Heart Sugar Cookies

So here’s recipe 2 of 3.  I made decorated cookies: Flower Cookies last month, and I loved them.  They take a simple sugar cookie to the next level.  I wanted to try this technique again for Valentine’s Day.  I baked these up with some members of my crew team.  What a great idea!  They came up with some awesome and creative patterns for these cookies.  We all had a great time, but afterwards, we were all going through sugar withdrawal.  Lots of icing will do that to you.

Let’s get started with the recipe.  Preheat the oven to 350˚F. Beat butter and sugar until creamy.

Creamy?  Yes, sir!

Add in egg and extracts.

These extracts, especially almond extract, gives these cookies their distinctive flavor. On the left is my jar of homemade vanilla extract.  It’s starting to get dark and rich.

Add in the flour, salt, and baking powder.  The  recipe calls for you to mix these ingredients up ahead of time.  This is so you don’t overbeat the dough once you’ve added the flour. If you overbeat, your cookies will be tougher.  I don’t always follow this step.  Today, I didn’t.  Tomorrow I might.  Do what floats your boat, sinks your ship, toots your horn…

Mix in the flour mixture just until combined.

Once we had mixed in all of the flour, we tried to form our dough into a ball for rolling.  The dough was still very crumbly, so we added some water to the dough.  Add water (1-2 tablespoons) until your dough comes together; it will be a tad dry.  That’s okay.

Roll out your dough to 1/4 inch thick.

Cut into desired shapes.  Today, we cut hearts, X and O’s, lips, and a few other random shapes.  I think we had a frog (McNally), some boots, a cat (Seamus), and some gingermen.  Don’t ask questions.

Put these shapes on a greased cookie sheet.

Bake for 10-12 minutes until lightly browned.  Let sit a few minutes on cookie sheet, and then transfer to a cooling rack.

Now for the icing: Beat egg white powder and powdered sugar until mixed.  Add in water and almond extract.

Beat for 6-8 minutes until the icing is thick and glossy.  If you’re using an electric mixer, beat on high.  I don’t have a mixer at school, so I had my crew friends use their superior strength to beat that frosting into submission.

Here’s Jen telling that icing who is boss!  Although, others (thanks Jane, Vittoria, Caroline, Hackett, and Karen) helped her, so I wanted to give credit where credit is due.
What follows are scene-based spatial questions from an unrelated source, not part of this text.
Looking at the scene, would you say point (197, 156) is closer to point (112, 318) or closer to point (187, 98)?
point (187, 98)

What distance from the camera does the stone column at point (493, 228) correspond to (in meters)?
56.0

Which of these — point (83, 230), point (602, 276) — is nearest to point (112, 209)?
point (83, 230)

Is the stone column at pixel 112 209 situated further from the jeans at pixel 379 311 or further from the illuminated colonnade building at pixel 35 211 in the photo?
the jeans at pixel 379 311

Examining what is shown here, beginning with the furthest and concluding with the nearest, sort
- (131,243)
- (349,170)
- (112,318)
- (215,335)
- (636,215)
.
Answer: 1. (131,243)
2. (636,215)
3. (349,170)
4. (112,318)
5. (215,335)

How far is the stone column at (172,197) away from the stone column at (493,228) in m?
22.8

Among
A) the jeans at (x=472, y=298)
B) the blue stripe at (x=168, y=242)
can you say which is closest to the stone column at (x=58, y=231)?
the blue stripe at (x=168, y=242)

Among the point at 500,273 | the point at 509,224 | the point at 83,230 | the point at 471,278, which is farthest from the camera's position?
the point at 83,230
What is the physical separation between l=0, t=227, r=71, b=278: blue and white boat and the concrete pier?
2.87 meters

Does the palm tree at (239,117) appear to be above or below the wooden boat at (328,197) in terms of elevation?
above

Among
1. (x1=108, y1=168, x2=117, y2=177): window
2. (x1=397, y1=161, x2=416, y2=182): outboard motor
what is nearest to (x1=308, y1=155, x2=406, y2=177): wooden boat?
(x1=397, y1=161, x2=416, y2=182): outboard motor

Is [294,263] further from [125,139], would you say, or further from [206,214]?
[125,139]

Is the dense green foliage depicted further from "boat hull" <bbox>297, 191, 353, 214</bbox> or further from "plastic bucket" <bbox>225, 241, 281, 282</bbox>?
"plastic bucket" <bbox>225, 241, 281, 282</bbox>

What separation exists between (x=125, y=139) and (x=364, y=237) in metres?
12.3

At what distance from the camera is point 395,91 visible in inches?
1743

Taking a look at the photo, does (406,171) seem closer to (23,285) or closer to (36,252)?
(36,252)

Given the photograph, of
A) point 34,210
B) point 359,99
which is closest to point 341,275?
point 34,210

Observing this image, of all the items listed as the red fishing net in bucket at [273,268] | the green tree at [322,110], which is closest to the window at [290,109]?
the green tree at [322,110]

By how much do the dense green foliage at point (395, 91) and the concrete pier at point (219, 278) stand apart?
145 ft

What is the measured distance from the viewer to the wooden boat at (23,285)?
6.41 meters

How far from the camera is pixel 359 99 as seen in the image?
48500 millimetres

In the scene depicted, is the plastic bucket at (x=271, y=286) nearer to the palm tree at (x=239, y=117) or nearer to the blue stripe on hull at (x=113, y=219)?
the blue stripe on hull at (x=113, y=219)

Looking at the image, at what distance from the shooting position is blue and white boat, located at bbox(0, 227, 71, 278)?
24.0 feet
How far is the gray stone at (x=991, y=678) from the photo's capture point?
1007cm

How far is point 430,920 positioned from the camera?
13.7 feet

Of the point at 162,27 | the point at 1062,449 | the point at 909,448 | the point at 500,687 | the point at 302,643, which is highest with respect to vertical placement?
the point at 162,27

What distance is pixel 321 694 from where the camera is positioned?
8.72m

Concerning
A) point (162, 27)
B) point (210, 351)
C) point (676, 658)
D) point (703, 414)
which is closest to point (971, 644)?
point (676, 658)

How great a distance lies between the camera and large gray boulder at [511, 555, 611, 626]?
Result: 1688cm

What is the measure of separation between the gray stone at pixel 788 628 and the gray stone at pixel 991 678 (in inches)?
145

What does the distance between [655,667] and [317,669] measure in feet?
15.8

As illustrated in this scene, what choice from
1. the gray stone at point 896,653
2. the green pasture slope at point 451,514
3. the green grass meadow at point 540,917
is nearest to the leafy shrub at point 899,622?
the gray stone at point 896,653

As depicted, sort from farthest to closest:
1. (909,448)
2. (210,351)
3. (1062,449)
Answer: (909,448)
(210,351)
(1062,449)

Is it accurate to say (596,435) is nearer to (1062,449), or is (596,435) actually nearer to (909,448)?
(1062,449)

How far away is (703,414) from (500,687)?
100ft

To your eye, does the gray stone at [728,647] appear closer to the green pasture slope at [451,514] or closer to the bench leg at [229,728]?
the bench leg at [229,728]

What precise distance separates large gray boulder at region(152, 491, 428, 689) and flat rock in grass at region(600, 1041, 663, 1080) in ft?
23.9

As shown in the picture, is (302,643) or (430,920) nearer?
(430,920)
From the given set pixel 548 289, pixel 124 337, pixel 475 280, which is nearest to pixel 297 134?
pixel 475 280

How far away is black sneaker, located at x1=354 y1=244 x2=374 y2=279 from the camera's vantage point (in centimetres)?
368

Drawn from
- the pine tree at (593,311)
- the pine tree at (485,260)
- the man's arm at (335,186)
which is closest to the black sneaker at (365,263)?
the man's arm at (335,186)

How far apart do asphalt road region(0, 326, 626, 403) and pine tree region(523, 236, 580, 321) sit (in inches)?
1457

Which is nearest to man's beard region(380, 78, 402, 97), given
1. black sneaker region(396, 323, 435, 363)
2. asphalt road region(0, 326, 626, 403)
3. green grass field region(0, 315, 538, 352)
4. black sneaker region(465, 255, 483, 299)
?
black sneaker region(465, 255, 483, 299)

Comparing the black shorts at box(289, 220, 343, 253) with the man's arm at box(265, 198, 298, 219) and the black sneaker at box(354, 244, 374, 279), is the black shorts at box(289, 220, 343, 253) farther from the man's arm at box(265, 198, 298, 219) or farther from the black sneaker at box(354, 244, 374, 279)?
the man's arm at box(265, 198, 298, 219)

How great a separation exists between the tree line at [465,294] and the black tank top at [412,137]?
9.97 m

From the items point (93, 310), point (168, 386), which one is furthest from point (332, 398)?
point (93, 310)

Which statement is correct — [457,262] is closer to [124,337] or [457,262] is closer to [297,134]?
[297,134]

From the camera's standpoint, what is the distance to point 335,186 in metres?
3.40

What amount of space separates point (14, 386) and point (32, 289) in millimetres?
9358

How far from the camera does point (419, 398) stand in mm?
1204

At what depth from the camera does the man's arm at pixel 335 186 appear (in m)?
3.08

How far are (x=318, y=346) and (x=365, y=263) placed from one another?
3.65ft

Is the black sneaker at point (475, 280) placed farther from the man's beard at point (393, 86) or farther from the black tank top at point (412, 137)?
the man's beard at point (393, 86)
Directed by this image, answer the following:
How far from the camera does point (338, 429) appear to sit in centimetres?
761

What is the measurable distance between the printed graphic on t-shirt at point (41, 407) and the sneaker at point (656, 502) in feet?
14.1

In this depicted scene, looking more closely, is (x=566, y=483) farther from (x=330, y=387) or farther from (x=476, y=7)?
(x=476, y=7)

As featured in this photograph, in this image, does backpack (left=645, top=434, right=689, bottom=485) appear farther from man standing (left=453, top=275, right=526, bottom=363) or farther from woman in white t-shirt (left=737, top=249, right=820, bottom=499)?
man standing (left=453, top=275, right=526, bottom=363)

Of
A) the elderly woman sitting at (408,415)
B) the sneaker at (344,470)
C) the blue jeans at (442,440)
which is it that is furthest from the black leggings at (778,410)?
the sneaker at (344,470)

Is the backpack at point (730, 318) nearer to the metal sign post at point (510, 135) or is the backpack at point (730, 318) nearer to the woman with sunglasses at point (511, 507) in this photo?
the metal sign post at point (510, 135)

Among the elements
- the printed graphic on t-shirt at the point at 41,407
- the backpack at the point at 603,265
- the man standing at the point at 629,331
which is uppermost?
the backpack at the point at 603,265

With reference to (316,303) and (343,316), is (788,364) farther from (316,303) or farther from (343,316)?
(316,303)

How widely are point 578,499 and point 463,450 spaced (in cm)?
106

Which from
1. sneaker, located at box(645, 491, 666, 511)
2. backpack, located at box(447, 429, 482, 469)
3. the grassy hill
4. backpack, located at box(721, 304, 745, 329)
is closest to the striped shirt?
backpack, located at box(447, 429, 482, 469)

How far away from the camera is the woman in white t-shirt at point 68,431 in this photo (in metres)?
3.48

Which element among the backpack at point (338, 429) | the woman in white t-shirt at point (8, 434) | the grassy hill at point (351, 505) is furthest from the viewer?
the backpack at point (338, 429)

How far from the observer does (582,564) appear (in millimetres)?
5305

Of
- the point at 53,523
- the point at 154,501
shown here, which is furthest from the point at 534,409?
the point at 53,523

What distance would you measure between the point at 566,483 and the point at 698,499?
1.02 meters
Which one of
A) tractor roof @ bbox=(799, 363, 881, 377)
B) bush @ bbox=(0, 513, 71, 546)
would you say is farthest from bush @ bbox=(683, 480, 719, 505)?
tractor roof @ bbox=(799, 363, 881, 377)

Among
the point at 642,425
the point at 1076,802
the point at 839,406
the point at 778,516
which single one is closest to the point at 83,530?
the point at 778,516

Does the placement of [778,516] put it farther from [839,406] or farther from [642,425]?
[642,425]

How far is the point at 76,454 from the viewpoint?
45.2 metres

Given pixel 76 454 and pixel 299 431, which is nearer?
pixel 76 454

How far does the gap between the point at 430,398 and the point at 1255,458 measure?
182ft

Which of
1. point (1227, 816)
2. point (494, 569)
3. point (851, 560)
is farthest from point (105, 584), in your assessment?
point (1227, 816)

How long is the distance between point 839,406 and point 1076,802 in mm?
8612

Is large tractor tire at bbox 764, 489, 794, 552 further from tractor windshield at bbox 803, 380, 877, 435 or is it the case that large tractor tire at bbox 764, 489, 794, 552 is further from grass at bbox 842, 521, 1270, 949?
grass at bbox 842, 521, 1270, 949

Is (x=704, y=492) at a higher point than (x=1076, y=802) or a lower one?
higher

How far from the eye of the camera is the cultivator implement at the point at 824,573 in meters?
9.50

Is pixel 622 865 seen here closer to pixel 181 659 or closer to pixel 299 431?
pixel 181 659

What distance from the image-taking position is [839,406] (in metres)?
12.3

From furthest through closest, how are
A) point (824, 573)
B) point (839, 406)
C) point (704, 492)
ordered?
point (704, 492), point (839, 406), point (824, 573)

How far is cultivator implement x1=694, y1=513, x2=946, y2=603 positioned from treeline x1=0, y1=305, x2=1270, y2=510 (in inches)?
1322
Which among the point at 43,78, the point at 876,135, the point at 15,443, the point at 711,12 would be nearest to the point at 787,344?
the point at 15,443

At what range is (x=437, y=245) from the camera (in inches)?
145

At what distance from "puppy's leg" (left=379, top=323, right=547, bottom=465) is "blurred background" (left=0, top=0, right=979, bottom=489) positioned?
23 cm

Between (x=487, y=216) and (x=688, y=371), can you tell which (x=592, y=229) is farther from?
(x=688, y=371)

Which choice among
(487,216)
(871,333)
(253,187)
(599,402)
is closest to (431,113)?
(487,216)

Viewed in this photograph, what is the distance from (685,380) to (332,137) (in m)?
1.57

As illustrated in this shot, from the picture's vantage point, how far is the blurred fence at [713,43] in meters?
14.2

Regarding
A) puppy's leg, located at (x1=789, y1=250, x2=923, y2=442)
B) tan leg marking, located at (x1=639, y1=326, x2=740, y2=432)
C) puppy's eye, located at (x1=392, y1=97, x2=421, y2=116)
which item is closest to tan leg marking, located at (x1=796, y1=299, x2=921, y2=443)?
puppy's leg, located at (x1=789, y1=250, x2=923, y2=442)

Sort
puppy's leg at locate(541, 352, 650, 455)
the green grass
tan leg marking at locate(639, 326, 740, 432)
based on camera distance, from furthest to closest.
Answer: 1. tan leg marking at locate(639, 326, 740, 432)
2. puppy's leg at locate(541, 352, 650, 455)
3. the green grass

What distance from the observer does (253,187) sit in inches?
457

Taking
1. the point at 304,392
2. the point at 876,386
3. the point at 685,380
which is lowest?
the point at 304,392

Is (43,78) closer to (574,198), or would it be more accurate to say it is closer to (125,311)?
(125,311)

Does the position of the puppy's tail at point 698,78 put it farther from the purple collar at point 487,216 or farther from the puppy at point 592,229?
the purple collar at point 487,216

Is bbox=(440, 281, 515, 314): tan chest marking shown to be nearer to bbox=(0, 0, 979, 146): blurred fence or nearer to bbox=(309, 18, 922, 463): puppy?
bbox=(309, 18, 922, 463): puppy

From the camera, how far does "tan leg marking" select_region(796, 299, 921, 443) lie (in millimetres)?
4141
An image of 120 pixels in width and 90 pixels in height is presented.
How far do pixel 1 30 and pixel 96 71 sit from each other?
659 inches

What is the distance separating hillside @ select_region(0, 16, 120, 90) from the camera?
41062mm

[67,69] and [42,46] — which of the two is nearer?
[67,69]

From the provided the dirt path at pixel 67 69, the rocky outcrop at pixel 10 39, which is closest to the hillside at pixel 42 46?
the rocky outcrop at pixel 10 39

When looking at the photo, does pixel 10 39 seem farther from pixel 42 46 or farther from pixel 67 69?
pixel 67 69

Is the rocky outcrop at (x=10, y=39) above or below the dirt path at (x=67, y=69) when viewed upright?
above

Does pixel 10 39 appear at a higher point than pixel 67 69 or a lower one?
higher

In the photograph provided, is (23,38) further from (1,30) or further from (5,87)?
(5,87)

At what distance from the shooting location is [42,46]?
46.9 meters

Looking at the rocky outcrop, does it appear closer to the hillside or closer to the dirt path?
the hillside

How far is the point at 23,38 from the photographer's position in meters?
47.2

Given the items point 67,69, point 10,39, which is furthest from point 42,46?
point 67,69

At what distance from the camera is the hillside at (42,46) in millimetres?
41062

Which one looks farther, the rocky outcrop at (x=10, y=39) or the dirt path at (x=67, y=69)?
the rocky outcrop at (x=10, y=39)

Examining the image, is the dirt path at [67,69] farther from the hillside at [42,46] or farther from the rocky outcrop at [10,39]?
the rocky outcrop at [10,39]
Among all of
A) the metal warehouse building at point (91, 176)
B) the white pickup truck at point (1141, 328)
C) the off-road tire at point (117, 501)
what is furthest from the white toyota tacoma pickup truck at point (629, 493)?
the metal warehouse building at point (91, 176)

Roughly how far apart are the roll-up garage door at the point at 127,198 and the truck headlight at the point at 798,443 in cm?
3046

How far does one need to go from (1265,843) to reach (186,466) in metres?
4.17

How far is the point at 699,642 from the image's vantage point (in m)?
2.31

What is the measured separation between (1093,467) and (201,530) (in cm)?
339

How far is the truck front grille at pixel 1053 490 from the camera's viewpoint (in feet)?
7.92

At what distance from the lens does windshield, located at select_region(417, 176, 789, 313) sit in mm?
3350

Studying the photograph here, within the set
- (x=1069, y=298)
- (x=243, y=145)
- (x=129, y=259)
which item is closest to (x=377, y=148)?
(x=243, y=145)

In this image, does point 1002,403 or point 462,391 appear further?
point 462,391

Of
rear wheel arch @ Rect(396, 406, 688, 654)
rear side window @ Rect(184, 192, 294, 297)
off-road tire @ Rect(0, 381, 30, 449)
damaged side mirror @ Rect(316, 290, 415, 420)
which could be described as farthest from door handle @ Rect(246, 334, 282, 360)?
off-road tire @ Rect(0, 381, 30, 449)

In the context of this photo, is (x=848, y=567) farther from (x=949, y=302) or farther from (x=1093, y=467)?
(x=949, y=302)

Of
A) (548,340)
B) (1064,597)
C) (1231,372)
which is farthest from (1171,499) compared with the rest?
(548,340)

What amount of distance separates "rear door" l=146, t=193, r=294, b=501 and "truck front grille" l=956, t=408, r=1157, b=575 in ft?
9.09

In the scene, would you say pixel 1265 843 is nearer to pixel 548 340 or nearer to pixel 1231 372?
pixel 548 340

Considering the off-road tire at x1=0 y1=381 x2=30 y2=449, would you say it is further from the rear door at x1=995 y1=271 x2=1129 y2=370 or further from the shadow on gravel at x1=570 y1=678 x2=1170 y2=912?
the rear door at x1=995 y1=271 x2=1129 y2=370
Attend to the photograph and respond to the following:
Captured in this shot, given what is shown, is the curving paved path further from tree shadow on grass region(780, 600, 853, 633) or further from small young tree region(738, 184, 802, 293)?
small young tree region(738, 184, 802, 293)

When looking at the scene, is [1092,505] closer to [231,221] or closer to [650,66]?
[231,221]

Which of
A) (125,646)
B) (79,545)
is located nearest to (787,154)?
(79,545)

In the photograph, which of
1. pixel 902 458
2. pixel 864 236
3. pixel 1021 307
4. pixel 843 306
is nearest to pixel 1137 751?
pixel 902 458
Your icing will be pretty thin.  This how you want it.  Someone suggested it was similar to Elmer’s glue.  That’s the thickness (or even a little thinner) that you want.

Divide your icing into smaller bowls and add food coloring to get your preferred colors.

We made red, pink, and white.  Put each of these colors in a sandwich bag.

Now here comes the fun part.  Decorate your cookies however you desire.  The icing hardens when exposed to air so work with one cookie at once.

Here are some examples of some cool designs we created today.

Here’s a frog that is ready for love.  The weird spot in the middle is where someone bumped the cookie before it was dry. Tsk, tsk!

There was an X to go with this O, but it broke.

Random circle cut-out but a cool design:

Use your imagination and be creative!